▶ _ESTRATTO DELLA PAGINA_:
════════

Brexit: Londra cresce. Soros perde 1,5 miliardi. Milano debole. Merkel e Junker - “uscita o 'commissariamento' Regno Unito”

(ASI) La borsa di Londra ha chiuso in netto recupero la seduta di ieri. Questa notizia, non certo di poco conto in condizioni normali, suona come uno straordinario epitaffio per gli analisti, le élite europeiste e per l’alta finanza speculativa.
Non si è dunque concretizzata nessuna delle profezie apocalittiche che erano state fatte prima del referendum della settimana scorsa. Gli scenari, che vedevano nella migliore delle ipotesi una recessione di nove mesi, con la svalutazione del 20% della sterlina britannica, si sono invece rivelati assolutamente esagerati rispetto alla realtà. Quest’ultima oggi parla chiaro: Londra ha recuperato il 3,59% che, sommato alla chiusura in territorio positivo della seduta di martedì, ha di fatto consentito al Regno Unito di Gran Bretagna di recuperare in sole 48 ore oltre la metà delle perdite accusate nei giorni successivi al referendum. Il girono successivo alla Brexit infatti la borsa della City chiudeva con un ribasso del 3,9%; paradossalmente la miglior borsa europea. Già dalle sedute successive le perdite avevano iniziato a ridursi fino allo straordinario risultato di ieri. Anche la sterlina ha frenato la propria discesa nei confronti del dollaro e si è attestata su una svalutazione dell’8,1% stabile. Si tratta sicuramente del dato peggiore degli ultimi 30 anni, ma, con la ripresa della borsa di Londra, gli scenari per il recupero della sterlina sono tutt’altro che un ipotesi.

════════

▶ _MATERIALE FORNITO_:
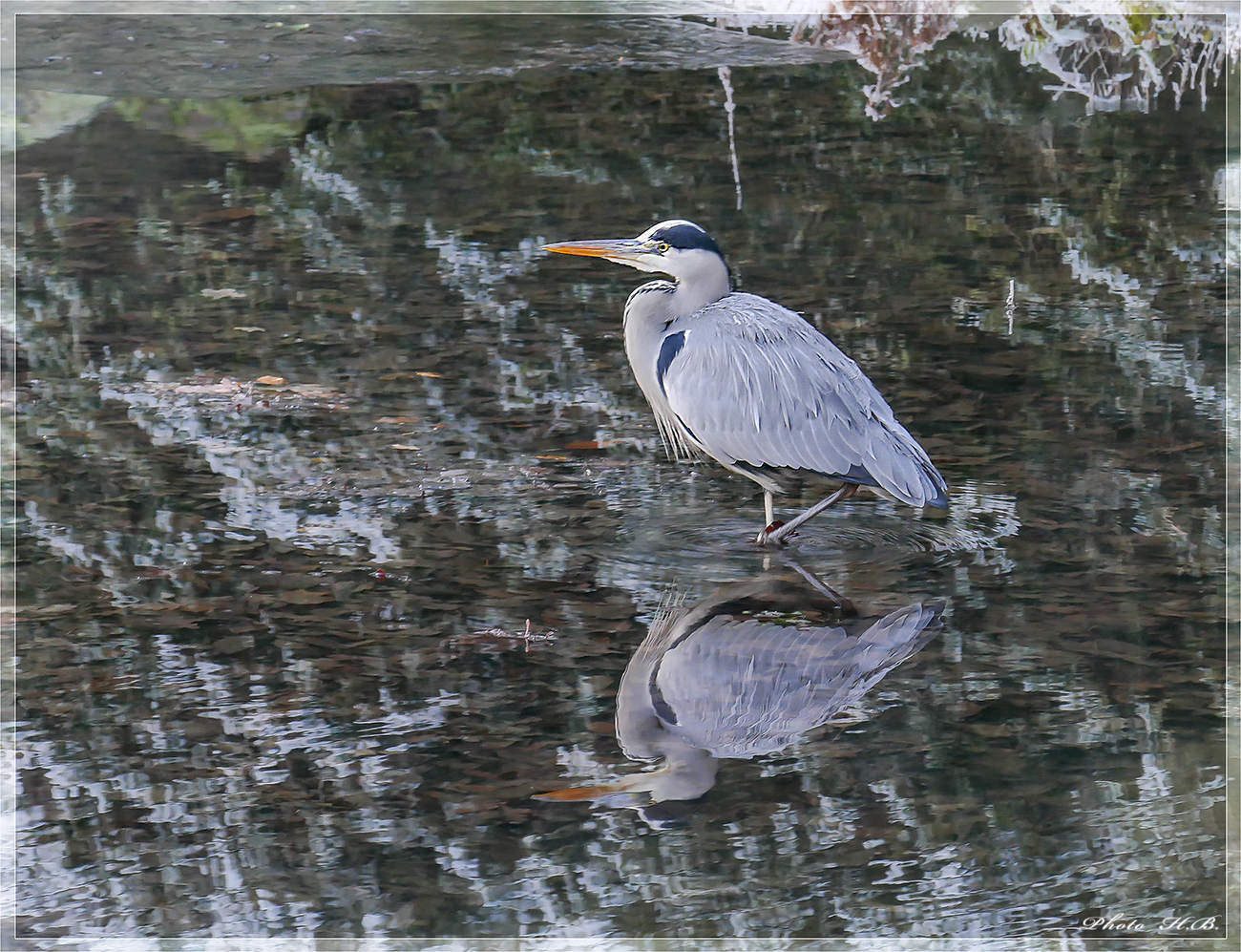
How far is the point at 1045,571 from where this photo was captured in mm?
5629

════════

▶ _REQUISITI DELL'ESERCIZIO_:
a: Modifichi il passo del brano da "(ASI) La borsa" a "l’alta finanza speculativa.", sostituendo "netto recupero" con "forte rialzo".
b: Risponda alle seguenti domande basandosi sul brano:
(i) In che modo la borsa di Londra ha chiuso la seduta di ieri?
(ii) Con quale ribasso ha chiuso la borsa della City il giorno successivo alla Brexit?
(iii) A quale svalutazione nei confronti del dollaro si è attestata la sterlina?
c: Riformuli in forma più concisa il paragrafo del brano che inizia con "Non si è dunque concretizzata", conservandone i fatti principali.

▶ _SOLUZIONI DELL'ESERCIZIO_:
a:
(ASI) La borsa di Londra ha chiuso in forte rialzo la seduta di ieri. Questa notizia, non certo di poco conto in condizioni normali, suona come uno straordinario epitaffio per gli analisti, le élite europeiste e per l’alta finanza speculativa.

b:
(i) In netto recupero.
(ii) Con un ribasso del 3,9%.
(iii) A una svalutazione stabile dell'8,1%.

c: Le previsioni apocalittiche fatte prima del referendum, che ipotizzavano almeno nove mesi di recessione e una svalutazione della sterlina del 20%, si sono rivelate esagerate. Londra ha recuperato il 3,59% e, insieme alla chiusura positiva di martedì, ha riguadagnato in 48 ore oltre metà delle perdite successive al referendum. Il giorno dopo la Brexit la City aveva perso il 3,9%, risultando comunque la miglior borsa europea. La sterlina ha frenato la discesa sul dollaro, stabilizzandosi su una svalutazione dell'8,1%: è il dato peggiore degli ultimi 30 anni, ma con la ripresa della borsa un suo recupero è tutt'altro che un'ipotesi.